What to produce: Show every line from the data below that includes "When".

Data for this task:
* * * * * * * * *

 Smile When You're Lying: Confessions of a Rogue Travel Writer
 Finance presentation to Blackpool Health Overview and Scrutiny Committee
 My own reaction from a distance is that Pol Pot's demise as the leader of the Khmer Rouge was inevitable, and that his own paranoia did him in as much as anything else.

* * * * * * * * *

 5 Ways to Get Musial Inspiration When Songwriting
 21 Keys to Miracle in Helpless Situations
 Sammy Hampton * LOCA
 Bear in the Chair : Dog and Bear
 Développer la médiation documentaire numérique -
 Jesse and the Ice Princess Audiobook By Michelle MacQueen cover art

* * * * * * * * *

Your response:
 Smile When You're Lying: Confessions of a Rogue Travel Writer
 5 Ways to Get Musial Inspiration When Songwriting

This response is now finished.